Facing the Wolf: Inside the Process of Deep Feeling Therapy by Theresa Sheppard Alexander, Dutton Books, N.Y.1996, pp. 176 $21.95

"You can't run from the Wolf,
because the Wolf travels with you."
-- Danish proverb

". . . the wolf of my childhood -- my fear, pain and rage -- was always with me, always lurking, ready to pounce at any moment."
-- Theresa S. Alexander

Reviewed by John A. Speyrer

This beautifully written book is a diary-type narrative of the defanging of the wolf of the author's past. Like many of us who eventually went into primal-type therapies, Theresa S. Alexander spent untold hours reading psychology books trying to figure out what was wrong with her. Even as a National Achievement Scholarship finalist, she was unable to attend college because of fears that she could not do the work. But, at the age of 20, she read Arthur Janov's The Primal Scream, applied for therapy at the Primal Institute and eventually became a therapist and later director of the Primal Institute of New York.

Facing the Wolf gives us the opportunity to listen in on eight sessions of the author's three weeks intensive therapy. The sessions are very interesting, and are presented both from the perspective of the patient and from that of the therapist. Her therapist was Ellen Janov, daughter of Arthur and Vivian Janov, who died from smoke inhalation in a dreadful house fire in the middle 1970s.

Theresa Alexander was a severely abused child. Oldest in the family of twelve children of a career Marine Corps serviceman, she received from him many violent beatings. She credits the unequivocal love and support from her great-grandmother who, created during visits, a safe zone which allowed her to function as well as she did. It led the author to realize that her dysfunctional family was not universal and that there were other, kinder ways of living.

I cannot decide which of her therapy sessions were the most interesting. I particularly enjoyed her recounting of her first therapy session, which was both touching and amusing. She writes what was really on her mind, but filtered by fear, her responses to her therapist's gentle probings were quite different.

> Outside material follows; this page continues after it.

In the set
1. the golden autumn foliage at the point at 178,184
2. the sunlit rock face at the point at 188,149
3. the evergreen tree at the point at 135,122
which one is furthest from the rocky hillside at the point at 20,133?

Each chapter tells another story of the abuse she suffered during childhood and the insights received as a result of her facing the painful feelings of her past.

A most poignant story was her recounting of the occasion, when on a trip to a neighborhood grocery store to make a purchase for her father, she spent a penny from his change on candy for herself. Even though the purchase had been made with her mother's understanding, her father used the occasion to again beat her unmercifully.

The book contains many examples of the techniques used in primal therapy to both trigger and intensify feelings which arise during therapy sessions.

Alexander has been practicing primal therapy for twenty years. She writes that the therapy she practices at her northern California center is different from standard primal therapy in both its theoretical approaches to homosexuality and to the transference question.

She believes the former is not a neurotic symptom and feels that continued weekly private sessions is preferable to group primalling. She calls her therapy, Deep Feeling Therapy, and keeps her post-intensive groups small. She also feels that often it is preferable for the patient to have the same therapist from beginning to end, since a committed relationship encourages growth and healing.

She does not discuss the possible therapist blind spots, which some claim, can impede therapeutic progress from on-going therapy with the same therapist. But, apart from the transference question, is her brand of therapy so different from regular primal therapy so as to warrant a separate classification? I do not believe so.

Who would benefit from primal-type therapy? The author believes that there are two such classes of people. Those with painful feelings who suspect that their feelings are inappropriate and those who are so shut down that they have lost their ability to feel.

Those of you who have back copies of the Journal of Primal Therapy may be interested in reading an interview with the author which appeared in the Spring, 1975 issue.

And yes, after primal therapy, Theresa Alexander was able to attend college. She went on to earn her Master's degree, unhampered by her previously incapacitating fear.